I believe bwamem has changed the formula around pair-endness with respect to bwa aln. Is that so? Has anybody looked at it extensively?

1
Entering edit mode

That could well be, I've yet to look.

Edit: It doesn't look completely unrelated. See the mem_sam_pe function in bwamem_pair.c.

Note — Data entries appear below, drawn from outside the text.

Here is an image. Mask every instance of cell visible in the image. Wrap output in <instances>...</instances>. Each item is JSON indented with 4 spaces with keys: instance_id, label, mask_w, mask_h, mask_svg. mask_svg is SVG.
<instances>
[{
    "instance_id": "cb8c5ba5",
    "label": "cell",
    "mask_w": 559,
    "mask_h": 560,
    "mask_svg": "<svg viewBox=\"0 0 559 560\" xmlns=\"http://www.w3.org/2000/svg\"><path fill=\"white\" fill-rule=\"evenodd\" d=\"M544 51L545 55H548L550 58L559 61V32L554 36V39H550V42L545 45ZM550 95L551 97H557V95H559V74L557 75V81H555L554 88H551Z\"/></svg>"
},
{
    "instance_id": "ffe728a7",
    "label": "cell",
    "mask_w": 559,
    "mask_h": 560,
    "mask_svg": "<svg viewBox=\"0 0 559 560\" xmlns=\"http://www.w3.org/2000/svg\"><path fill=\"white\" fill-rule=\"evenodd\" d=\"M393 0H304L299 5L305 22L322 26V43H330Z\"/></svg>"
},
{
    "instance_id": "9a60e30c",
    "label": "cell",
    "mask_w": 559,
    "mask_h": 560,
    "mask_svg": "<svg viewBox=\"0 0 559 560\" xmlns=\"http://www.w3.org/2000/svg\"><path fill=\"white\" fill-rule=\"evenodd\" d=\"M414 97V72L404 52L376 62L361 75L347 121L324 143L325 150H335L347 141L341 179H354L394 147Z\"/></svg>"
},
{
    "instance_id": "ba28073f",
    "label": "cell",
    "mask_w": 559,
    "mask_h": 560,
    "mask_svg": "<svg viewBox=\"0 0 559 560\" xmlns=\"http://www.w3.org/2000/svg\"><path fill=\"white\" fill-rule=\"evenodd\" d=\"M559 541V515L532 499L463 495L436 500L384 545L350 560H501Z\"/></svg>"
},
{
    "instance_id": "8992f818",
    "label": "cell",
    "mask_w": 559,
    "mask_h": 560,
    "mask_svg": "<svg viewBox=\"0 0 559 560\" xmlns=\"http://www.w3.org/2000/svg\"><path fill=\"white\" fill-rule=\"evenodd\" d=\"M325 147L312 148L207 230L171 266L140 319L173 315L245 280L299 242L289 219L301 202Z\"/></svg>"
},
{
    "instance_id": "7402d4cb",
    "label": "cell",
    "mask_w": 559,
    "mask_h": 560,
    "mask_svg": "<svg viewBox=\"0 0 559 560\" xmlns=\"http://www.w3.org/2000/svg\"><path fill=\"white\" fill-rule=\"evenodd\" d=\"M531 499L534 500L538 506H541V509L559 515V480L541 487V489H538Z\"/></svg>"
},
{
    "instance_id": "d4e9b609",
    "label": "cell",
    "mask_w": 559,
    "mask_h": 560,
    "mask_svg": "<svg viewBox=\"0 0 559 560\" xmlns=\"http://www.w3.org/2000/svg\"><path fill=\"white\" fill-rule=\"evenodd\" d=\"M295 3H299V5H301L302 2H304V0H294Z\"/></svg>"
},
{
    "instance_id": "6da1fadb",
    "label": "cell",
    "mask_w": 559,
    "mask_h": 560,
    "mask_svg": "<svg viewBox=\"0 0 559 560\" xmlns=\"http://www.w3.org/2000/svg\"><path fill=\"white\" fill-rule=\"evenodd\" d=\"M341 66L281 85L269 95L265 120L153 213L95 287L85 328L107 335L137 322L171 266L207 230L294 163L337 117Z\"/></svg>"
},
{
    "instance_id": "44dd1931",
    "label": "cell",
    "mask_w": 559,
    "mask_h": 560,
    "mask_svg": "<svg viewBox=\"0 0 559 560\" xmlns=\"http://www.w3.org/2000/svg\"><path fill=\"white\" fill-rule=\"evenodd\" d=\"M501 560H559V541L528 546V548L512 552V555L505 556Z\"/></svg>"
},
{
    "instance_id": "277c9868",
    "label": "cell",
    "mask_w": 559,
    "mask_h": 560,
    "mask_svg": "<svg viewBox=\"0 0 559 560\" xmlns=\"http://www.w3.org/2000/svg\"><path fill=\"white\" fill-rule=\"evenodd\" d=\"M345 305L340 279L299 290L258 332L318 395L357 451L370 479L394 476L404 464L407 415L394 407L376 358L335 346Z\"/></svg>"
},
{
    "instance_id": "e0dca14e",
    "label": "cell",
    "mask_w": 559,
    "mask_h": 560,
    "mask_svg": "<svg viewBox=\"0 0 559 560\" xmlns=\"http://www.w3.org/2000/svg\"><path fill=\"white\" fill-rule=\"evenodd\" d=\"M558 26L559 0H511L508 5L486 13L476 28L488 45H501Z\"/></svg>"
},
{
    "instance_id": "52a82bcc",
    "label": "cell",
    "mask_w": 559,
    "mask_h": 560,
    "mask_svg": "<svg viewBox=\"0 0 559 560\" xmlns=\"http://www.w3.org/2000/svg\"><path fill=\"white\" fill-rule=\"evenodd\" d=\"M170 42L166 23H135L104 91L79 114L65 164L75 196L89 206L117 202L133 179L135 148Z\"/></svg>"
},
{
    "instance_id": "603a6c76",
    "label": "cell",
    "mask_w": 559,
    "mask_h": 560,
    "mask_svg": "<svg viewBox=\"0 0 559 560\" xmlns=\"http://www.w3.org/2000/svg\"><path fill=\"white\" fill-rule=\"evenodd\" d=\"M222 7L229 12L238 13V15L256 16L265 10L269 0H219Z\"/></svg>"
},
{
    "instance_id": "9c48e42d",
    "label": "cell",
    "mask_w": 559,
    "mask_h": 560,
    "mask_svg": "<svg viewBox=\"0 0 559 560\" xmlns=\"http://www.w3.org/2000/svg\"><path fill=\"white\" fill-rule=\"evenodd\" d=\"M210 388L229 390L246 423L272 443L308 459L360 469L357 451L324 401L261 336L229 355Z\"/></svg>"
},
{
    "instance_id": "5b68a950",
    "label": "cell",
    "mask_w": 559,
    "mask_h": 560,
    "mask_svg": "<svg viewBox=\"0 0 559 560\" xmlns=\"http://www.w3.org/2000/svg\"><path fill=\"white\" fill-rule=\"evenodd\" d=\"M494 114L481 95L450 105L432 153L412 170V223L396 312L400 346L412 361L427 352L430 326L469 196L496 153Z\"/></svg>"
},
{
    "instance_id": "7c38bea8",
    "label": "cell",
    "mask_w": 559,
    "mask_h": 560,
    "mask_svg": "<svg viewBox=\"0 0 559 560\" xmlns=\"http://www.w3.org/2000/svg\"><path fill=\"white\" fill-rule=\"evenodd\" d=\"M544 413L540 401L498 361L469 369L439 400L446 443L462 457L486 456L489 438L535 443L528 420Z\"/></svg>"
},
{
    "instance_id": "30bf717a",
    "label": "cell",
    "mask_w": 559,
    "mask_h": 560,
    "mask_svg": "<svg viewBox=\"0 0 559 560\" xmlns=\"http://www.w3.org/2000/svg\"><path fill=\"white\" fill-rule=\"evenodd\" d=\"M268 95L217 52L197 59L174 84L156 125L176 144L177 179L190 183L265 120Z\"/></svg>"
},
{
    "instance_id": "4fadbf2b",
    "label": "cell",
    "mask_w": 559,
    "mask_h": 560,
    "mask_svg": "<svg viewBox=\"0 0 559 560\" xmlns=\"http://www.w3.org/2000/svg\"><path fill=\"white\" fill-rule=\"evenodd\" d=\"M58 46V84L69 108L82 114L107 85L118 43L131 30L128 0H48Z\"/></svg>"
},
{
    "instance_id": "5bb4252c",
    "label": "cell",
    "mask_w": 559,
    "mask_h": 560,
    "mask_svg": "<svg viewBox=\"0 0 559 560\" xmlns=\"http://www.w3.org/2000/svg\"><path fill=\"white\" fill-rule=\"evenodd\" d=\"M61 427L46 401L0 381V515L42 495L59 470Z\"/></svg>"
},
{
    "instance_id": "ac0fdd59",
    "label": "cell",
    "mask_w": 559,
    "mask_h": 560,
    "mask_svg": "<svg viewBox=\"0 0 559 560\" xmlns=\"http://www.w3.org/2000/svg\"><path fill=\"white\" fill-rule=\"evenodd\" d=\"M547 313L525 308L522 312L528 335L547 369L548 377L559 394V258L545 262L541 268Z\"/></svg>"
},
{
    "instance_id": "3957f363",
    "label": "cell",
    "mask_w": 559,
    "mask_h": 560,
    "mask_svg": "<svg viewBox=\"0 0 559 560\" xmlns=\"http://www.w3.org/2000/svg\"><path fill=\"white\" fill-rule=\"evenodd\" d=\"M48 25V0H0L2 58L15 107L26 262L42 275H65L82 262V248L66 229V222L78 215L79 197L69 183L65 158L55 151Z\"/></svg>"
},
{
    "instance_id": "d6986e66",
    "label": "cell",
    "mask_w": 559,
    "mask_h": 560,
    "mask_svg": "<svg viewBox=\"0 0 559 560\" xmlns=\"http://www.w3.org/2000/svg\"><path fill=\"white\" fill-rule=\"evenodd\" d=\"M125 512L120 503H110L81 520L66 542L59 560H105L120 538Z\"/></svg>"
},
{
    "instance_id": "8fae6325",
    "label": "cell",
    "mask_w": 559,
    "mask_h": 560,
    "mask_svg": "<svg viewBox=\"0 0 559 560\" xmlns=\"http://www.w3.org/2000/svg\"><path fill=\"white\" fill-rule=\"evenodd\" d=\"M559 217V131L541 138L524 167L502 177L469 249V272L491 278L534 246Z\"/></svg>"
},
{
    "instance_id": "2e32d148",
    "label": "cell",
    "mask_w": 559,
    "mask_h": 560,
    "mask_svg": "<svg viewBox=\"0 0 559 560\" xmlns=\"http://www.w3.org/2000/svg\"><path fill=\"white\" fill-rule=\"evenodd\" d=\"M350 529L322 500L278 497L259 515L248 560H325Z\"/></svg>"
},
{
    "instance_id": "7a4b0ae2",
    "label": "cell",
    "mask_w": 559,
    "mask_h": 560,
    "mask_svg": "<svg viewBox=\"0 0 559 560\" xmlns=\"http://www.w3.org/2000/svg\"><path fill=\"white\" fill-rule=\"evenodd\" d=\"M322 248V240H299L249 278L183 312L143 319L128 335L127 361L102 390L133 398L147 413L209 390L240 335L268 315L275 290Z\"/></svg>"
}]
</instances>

Edit2: In fact, it's very similar and can be vaguely defined as q_pe = 6*(o-subo) - (4.343*log(n_sub+1)+0.499) with some limits on its range and further tweaks depending on what the single-end scores would be.

0
Entering edit mode

I think I identified the bit that may be different between bwa-mem and bwa-aln: is in deciding if paired alignment is preferred or unpaired alignment is preferred based on o > score_un. Highlighted in the screenshot in the question.

1
Entering edit mode

Yeah, it really does look like that's the main difference, thanks for updating the original question. Keep in mind that the actual reported MAPQ is given by q_se.

0
Entering edit mode

Thanks for the great answer. Any thoughts on how bwa-mem assigns the QMAP score?

0
Entering edit mode

Hi Devon, your explanation helps me a lot. But I'm still confused about "best mapping" and "second best mapping" in bwa. Are they defined as the mapping with least difference with reference and second least?

0
Entering edit mode

I believe that they're defined according to the alignment score, which should be dependent on the edit distance (match/mismatch/indel).

0
Entering edit mode

If this is the case, why can we get some short reads with score "23"? I looked at the output of bwa. Actually there are some short reads have specified matching positions but the score is 23. If there is no "best mapping", I think it means that we cannot find mapping position satisfies the max edits. Then it cannot have a matching position in the output right? Or is it possible that there are "second best mapping" even though number of "best mapping" is 0?

0
Entering edit mode

You'd need to show exact examples.

0
Entering edit mode

Here are two examples: https://drive.google.com/file/d/0B0yotzh1GssPWTZvV2NHNzF3amc/view?usp=sharing https://drive.google.com/file/d/0B0yotzh1GssPNGdhem5kZEtlM0k/view?usp=sharing I use human_g1k_v37.fasta as reference and ERR013029_1.filt.fastq as short reads file. Thanks so much!

0
Entering edit mode

Do you have any ideas about these alignments? Thanks!

0
Entering edit mode

In each case, there's a single "best hit" (X0:i:1), which results in a MAPQ of 23 (p->c1 == 0).

0
Entering edit mode

For single "best hit", I think c1 is 1..? As you explained earlier, c1 is the number of best hit right? Here is another example with single "best hit" https://drive.google.com/open?id=0B0yotzh1GssPUDh0MGoyTU5wMUk, but the score is 37... I guess I have some misunderstanding about "best hit" x0 and "suboptimal hit" x1?

0
Entering edit mode

You'll have to go through the code and add some printf's in to completely determine this.

0
Entering edit mode

So what's the relation between c1 and x0? why is c1 0 when there is one best hit (x0:i:1)?

0
Entering edit mode

As I said, you'll have to go through the code and add some printf's in.